1) A network card with VLAN capability. You could then issue a VLAN 101 ip address and VLAN 103 address the the computer and it would be able to access both.

2) Two network cards, physically connected to separate VLANs.

3) ip routing setup on your switch or router.

Since you're saying you have an aliased IP on your computer, and it likely is on VLAN 101. I would think that your phones aren't really on a separate VLAN from computers, and they are just numbered differently. I'm betting on that.
philb19Author Commented:
hi mikedaddy - i have it answered from another q's  - here is the explanation - it doesnt need to route between vlans as the trunk ports tag the frames - and the pc interface is vlan aware

Brilliant - thanks everyone for answers. glitjr nailed it. - some further explanation below:
Beyond its intended purpose of configuring trunk links between switches, ISL is often used in other ways. For example, it is possible to purchase network interface cards that support ISL. If a server were configured with an ISL-capable network card, it could be connected to an ISL port on a switch. This would allow a server to be made part of multiple VLANs simultaneously, the benefit being that hosts from different broadcast domains could then access the server without the need for their packets to be routed. While this may seem like a perfect solution, you need to remember than the server would now see all traffic from these VLANs, which could negatively impact performance.

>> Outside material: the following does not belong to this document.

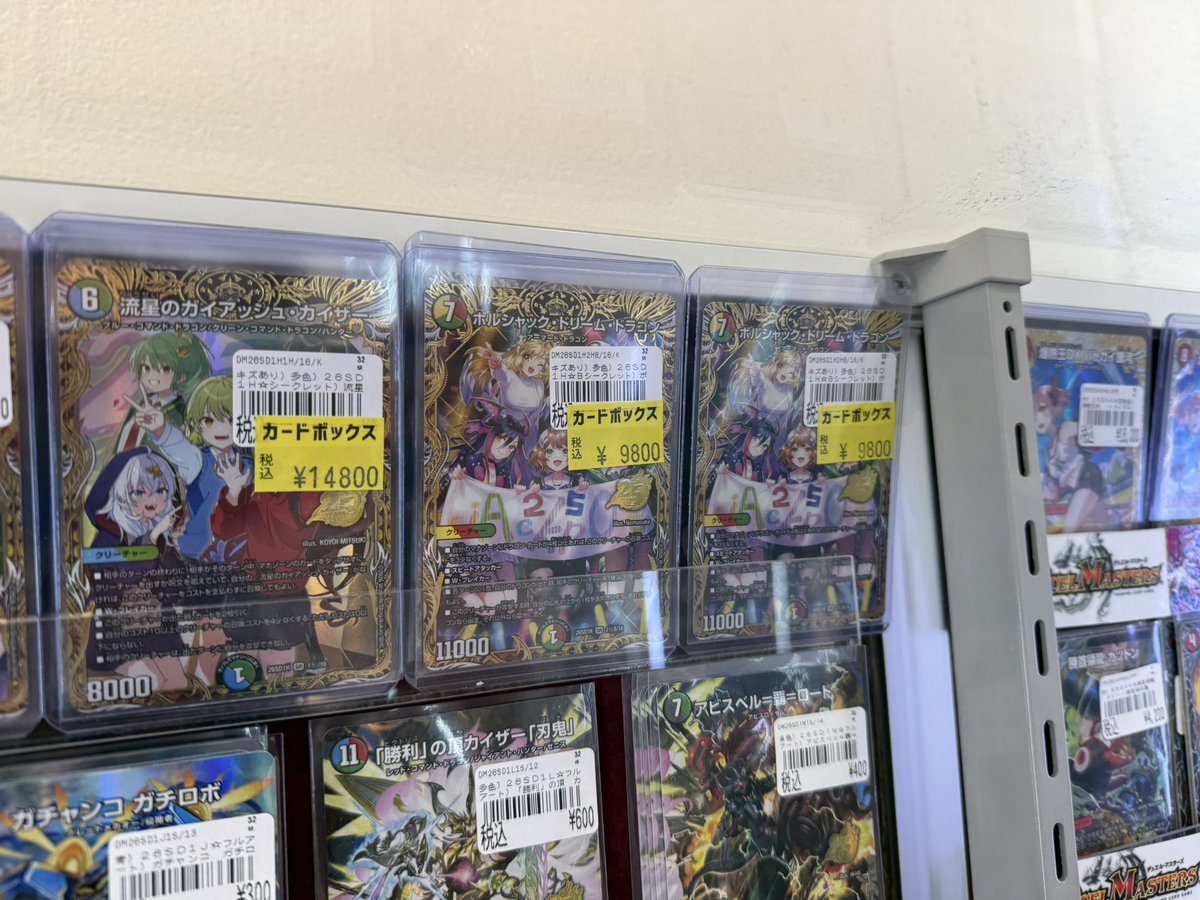 カードボックス日本橋店 tweet media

A more common alternative use for ISL is to connect a Cisco router to a switch in order to facilitate the routing of traffic between VLANs. For example, if you wanted to route traffic between VLANs 1 and 99 in a non-ISL environment with one switch, you would need to connect the router to both a port on VLAN 1 and a port on VLAN 99, as shown below.
philb19Author Commented:
and here - is the accepted answer
route print from pc - said on-link

"On-link means that the IP addresses within that subnet are on the same subnet as this computer.  So it does not need to go through a router.

This indicates to me that VLAN tag'ing is enabled.  The computer has an IP address on both VLAN's so it can talk to the phones without going through a router."